I’m disappointed to see Bengio lend his name to this refusal to grapple with the larger alignment problem. I hope this doesn’t signal a dedication to this approach. I had hoped for more from him.
I read the whole thing because of its similarity to my proposals about metacognition as an aid to both capabilities and alignment in language model agents.
In this and my work, metacognition is a way to keep AI from doing the wrong thing (from the AIs perspective). They explicitly do not address the broader alignment problem of AIs wanting the wrong things (from humans’ perspective).
They note that “wiser” humans are more prone to serve the common good, by taking more perspectives into account. They wisely do not propose wisdom as a solution to the problem of defining human values or beneficial action from an AI. Wisdom here is an aid to fulfilling your values, not a definition of those values. Their presentation is a bit muddled on this issue, but I think their final sections on the broader alignment problem make this scoping clear.

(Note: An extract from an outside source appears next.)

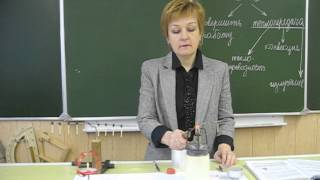 Опыты по физике  Теплопроводность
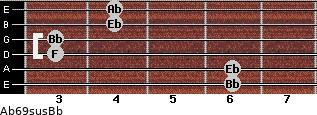 Ab6\9sus\Bb for guitar on frets 6, 6, 3, 3, 4, 4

My proposal of a metacognitive “internal review” or “System 2 alignment check” shares this weakness. It doesn’t address the right thing to point an AGI at; it merely shores up a couple of possible routes to goal mis-specification.
This article explicitly refuses to grapple with this problem:
I think limiting the power of AI systems within human institutions is only sensible if you’re thinking of tool AI or weak AGI; thinking you’ll constrain superhuman AIs seems like obviously a fool’s errand. I think this proposal is meant to apply to AI, not ever-improving AGI. Which is fine, if we have a long time between transformative AI and real AGI.
I think it would be wildly foolish to assume we have that gap between important AI and real AGI. A highly competent assistant may soon be your new boss.
I have a different way to duck the problem of specifying complex and possibly fragile human values: make the AGI’s central goal to merely follow instructions. Something smarter than you wanting nothing more than to follow your instructions is counterintuitive, but I think it’s both consistent, and in-retrospect obvious; I think not only is this alignment target safer, but far more likely for our first AGIs. People are going to want the first semi-sapient AGIs to follow instructions, just like LLMs do, not make their own judgments about values or ethics. And once we’ve started down that path, there will be no immediate reason to tackle the full value alignment problem.
(In the longer term, we’ll probably want to use instruction-following as a stepping-stone to full value alignment, since instruction-following superintelligence would eventually fall into the wrong hands and receive some really awful instructions. But surpassing human intelligence and agency doesn’t necessitate shooting for full value alignment right away.)
A final note on the authors’ attitudes toward alignment: I also read it because I noted Yoshua Bengio and Melanie Mitchell among the authors. It’s what I’d expect from Mitchell, who has steadfastly refused to address the alignment problem, in part because she has long timelines, and in part because she believes in a “fallacy of dumb superintelligence” (I point out how she goes wrong in The (partial) fallacy of dumb superintelligence).
I’m disappointed to see Bengio lend his name to this refusal to grapple with the larger alignment problem. I hope this doesn’t signal a dedication to this approach. I had hoped for more from him.